Peer review process
Not revised: This Reviewed Preprint includes the authors’ original preprint (without revision), an eLife assessment, and public reviews.
Read more about eLife’s peer review process.Editors
- Reviewing EditorSrdjan OstojicÉcole Normale Supérieure - PSL, Paris, France
- Senior EditorPanayiota PoiraziFORTH Institute of Molecular Biology and Biotechnology, Heraklion, Greece
Reviewer #1 (Public Review):
The manuscript considers a hierarchical network of neurons, of the type that can be found in the sensory cortex, and assumes that they aim to constantly predict sensory inputs that may change in time. The paper describes the dynamics of neurons and rules of synaptic plasticity that minimize the integral of prediction errors over time.
The manuscript describes and analyses the model in great detail, and presents multiple and diverse simulations illustrating the model's functioning. However, the manuscript could be made more accessible and easier to read. The paper may help to understand the organization of cortical neurons, their properties, as well as the function of their particular components (such as apical dendrites).
Reviewer #2 (Public Review):
Neuroscientists often state that we have no theory of the brain. The example of theoretical physics is often cited, where numerous and quite complex phenomena are explained by a compact mathematical description. Lagrangian and Hamiltonian pictures provide such powerful 'single equation'. These frameworks are referred to as 'energy', an elegant way to turn numerous differential equations into a single compact relationship between observable quantities (state variables like position and speed) and scaling constants (like the gravity constant or the Planck constant). Such energy-pictures have been used in theoretical neuroscience since the 1980s.
The manuscript "neuronal least-action principle for real-time learning in cortical circuits" by Walter Senn and collaborators describes a theoretical framework to link predictive coding, error-based learning, and neuronal dynamics. The central concept is that an energy function combining self-supervised and supervised objectives is optimized by realistic neuronal dynamics and learning rules when considering the state of a neuron as a mixture of the current membrane potential and its rate of change. As compared with previous energy functions in theoretical neuroscience, this theory captures a more extensive range of observations while satisfying normative constraints. Particularly, no theory had to my knowledge related to adaptive dynamics widely observed in the brain (referred to as prospective coding in the text, but is sometimes referred to as adaptive coding or redundancy reduction) with the dynamics of learning rules.
The manuscript first exposes the theory of two previously published papers by the same group on somato-dendritic error with apical and basal dendrites. These dynamics are then related to an energy function, whose optimum recovers the dynamics. The rest of the manuscript illustrates how features of this model fit either normative or observational constraints. Learning follows a combination of self-supervised learning (learning to predict the next step) and supervised learning (learning to predict an external signal). The credit assignment problem is solved by an apical-compartment projecting a set of interneurons with learning rules whose role is to align many weight matrices to avoid having to do multiplexing. An extensive method section and supplementary material expand on mathematical proofs and makes more explicit the mathematical relationship between different frameworks.
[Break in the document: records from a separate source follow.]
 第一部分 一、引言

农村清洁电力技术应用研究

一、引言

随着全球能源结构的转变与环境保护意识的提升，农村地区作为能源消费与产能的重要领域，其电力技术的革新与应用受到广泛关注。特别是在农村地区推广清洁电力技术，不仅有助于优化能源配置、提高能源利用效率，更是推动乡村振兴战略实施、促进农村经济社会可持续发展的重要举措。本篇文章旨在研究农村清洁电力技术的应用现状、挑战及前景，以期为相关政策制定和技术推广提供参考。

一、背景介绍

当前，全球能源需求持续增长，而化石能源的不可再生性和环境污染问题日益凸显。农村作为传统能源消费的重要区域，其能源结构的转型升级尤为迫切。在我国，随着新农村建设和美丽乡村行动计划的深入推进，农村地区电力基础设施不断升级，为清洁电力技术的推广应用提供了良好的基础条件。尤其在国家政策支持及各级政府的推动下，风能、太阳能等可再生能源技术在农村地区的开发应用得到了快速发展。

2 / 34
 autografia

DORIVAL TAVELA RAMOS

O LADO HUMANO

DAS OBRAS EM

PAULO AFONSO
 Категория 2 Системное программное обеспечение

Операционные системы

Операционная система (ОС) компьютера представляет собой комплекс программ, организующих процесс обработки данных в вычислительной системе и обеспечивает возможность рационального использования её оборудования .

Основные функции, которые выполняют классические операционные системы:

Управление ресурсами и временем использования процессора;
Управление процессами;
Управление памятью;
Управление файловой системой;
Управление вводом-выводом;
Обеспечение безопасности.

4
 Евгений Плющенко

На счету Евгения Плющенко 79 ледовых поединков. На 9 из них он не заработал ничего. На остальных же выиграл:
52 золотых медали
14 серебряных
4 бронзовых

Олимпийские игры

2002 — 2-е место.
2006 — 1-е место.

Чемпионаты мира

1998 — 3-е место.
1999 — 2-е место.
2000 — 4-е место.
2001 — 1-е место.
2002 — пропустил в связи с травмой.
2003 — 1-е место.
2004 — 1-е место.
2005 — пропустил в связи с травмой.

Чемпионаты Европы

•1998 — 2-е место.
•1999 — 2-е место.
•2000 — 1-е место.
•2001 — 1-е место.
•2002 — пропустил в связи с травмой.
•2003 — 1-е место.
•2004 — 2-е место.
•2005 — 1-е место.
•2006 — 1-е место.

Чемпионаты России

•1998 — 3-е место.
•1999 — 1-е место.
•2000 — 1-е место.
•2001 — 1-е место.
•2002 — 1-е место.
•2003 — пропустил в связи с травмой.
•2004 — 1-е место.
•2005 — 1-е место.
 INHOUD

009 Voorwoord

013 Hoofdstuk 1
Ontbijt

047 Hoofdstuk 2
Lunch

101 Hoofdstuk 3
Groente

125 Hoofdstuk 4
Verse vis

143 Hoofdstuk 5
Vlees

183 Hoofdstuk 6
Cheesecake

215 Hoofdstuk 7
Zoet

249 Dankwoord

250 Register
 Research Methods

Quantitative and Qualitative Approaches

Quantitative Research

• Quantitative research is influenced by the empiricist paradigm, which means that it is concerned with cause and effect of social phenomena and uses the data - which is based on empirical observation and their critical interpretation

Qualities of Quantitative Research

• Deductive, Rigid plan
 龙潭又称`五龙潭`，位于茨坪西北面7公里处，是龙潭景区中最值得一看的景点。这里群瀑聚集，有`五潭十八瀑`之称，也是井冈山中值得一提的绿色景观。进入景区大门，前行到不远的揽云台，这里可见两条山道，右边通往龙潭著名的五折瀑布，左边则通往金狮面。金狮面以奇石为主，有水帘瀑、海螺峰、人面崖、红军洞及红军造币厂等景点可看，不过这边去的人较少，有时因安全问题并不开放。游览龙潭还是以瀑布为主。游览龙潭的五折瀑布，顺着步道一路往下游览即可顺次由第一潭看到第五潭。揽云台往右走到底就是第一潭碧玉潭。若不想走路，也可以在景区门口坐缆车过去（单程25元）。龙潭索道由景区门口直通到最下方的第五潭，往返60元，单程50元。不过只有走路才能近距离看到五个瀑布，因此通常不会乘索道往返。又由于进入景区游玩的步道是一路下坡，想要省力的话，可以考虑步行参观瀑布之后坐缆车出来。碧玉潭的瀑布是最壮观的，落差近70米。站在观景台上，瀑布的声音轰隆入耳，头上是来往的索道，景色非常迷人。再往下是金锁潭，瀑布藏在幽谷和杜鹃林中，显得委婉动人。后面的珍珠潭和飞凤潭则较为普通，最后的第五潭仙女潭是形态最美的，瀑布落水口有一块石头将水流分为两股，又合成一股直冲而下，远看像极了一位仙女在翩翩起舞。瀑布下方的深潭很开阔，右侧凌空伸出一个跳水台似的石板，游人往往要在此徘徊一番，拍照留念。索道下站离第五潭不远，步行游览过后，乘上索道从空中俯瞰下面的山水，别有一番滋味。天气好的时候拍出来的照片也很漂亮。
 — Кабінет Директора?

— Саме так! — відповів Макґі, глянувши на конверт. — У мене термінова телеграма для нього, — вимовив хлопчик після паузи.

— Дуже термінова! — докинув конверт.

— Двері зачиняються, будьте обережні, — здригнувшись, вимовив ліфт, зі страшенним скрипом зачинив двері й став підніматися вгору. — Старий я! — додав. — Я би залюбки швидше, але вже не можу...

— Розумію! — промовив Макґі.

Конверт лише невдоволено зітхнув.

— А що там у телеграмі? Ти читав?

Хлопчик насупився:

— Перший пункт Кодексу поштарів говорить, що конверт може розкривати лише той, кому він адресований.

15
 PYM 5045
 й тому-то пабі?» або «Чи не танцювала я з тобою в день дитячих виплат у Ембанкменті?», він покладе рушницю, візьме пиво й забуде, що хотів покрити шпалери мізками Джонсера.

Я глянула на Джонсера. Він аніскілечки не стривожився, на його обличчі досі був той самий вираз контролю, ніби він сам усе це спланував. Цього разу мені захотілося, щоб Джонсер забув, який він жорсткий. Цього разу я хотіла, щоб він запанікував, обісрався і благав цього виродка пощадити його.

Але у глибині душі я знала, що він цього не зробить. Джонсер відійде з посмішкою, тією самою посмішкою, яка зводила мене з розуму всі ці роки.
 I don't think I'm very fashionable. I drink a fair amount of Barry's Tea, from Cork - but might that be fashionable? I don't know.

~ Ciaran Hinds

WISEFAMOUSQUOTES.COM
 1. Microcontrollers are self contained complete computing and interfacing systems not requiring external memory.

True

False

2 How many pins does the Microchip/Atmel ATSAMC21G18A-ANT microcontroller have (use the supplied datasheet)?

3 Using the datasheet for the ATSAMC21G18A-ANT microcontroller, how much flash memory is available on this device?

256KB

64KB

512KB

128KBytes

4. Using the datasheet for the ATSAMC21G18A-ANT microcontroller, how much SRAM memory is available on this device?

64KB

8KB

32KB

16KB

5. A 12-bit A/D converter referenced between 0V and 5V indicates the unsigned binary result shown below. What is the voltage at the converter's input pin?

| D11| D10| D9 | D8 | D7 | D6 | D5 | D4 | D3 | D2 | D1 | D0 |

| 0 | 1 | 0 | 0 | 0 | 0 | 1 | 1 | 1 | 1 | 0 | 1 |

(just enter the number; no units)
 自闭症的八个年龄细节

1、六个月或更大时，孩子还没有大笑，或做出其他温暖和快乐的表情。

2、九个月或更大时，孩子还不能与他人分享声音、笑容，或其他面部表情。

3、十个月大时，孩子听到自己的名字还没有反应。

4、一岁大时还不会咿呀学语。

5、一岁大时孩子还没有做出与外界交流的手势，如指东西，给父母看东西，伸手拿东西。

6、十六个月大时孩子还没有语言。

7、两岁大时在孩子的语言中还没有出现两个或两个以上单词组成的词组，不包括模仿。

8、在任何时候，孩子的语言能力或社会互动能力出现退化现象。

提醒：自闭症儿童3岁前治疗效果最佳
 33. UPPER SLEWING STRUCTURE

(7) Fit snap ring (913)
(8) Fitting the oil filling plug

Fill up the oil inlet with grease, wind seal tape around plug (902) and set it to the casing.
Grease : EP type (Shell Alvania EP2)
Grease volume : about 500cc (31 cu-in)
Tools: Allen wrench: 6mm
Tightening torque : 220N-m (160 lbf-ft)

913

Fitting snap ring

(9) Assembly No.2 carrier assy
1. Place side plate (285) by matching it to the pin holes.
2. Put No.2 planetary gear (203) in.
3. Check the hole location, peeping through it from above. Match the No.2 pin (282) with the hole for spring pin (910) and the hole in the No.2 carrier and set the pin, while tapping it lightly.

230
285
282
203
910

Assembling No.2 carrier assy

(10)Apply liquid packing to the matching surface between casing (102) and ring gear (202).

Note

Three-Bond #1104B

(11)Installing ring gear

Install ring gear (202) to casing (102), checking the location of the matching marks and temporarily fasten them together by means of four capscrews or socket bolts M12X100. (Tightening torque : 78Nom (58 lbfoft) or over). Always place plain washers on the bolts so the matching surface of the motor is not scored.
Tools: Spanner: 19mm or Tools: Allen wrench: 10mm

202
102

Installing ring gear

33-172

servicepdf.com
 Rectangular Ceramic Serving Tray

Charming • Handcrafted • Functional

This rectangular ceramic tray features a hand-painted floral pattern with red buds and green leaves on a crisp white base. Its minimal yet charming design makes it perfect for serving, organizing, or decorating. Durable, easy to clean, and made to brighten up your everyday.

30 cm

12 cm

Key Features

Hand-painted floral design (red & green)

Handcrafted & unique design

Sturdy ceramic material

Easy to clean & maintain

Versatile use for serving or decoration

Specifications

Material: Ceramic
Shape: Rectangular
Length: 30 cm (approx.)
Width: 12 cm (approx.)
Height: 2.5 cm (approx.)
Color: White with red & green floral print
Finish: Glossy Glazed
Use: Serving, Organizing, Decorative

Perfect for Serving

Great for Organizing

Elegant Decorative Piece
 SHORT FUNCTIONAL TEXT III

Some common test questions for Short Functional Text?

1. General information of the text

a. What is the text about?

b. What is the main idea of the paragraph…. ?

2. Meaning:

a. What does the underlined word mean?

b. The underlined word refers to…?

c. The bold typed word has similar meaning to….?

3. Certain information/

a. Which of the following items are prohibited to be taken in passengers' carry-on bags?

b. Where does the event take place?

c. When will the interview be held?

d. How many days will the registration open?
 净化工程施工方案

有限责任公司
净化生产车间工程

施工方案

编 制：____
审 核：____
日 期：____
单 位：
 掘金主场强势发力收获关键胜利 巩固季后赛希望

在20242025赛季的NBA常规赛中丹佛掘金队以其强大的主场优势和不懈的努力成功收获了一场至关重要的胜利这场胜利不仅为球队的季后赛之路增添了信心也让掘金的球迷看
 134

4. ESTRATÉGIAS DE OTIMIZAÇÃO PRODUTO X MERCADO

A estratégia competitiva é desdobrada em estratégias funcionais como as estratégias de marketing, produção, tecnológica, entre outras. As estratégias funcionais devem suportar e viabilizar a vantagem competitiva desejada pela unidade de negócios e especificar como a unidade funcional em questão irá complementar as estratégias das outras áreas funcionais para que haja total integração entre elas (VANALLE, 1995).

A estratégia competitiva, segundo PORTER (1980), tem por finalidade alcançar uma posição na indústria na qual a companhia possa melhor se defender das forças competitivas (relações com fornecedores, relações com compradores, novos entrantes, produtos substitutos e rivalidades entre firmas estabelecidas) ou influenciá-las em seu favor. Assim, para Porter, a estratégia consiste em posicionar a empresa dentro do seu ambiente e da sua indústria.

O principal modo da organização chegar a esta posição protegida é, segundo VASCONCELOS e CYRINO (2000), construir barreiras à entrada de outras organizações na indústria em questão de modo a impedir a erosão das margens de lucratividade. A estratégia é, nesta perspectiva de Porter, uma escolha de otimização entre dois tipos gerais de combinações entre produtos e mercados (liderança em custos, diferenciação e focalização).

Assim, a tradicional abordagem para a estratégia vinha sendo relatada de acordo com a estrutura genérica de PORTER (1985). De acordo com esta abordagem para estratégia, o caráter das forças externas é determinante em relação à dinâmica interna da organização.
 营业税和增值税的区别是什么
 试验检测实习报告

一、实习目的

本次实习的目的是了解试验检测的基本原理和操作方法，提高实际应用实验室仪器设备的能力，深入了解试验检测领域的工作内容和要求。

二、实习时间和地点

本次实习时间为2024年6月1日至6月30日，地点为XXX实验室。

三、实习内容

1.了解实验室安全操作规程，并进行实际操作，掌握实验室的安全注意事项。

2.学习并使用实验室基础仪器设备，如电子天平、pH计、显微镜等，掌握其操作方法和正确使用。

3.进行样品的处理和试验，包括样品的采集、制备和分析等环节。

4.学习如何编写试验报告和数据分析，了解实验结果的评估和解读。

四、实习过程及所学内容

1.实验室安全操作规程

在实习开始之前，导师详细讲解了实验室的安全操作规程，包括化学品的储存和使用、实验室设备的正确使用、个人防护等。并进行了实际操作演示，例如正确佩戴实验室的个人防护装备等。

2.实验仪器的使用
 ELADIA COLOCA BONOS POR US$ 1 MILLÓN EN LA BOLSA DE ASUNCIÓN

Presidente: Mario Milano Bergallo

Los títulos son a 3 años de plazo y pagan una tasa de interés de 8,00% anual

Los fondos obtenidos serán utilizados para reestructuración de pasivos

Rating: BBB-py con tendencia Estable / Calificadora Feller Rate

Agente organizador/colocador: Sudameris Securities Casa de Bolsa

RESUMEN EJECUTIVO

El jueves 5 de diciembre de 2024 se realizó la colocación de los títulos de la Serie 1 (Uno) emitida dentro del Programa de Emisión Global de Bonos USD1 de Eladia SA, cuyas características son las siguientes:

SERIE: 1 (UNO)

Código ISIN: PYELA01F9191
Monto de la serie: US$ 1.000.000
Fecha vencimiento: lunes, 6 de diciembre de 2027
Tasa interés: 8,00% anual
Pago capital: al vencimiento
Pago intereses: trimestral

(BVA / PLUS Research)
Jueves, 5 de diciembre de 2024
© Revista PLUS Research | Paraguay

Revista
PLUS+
Experts would say that much of the article agglomerates previous theoretical papers by the same authors that have been published recently either in archival servers or in conference proceedings. A number of adaptations to previous theoretical results were necessary, so the present article is not easily reduced to a compendium of previous pre-prints. However, the manuscript is by no means easy to read as there are several inconsistencies and it lacks a single thread. Also, there remains a few thorny assumptions (unobserved details of the learning rules or soma-dendrites interactions), but the theory is likely going to be regarded as an important step towards a comprehensive theory of the brain.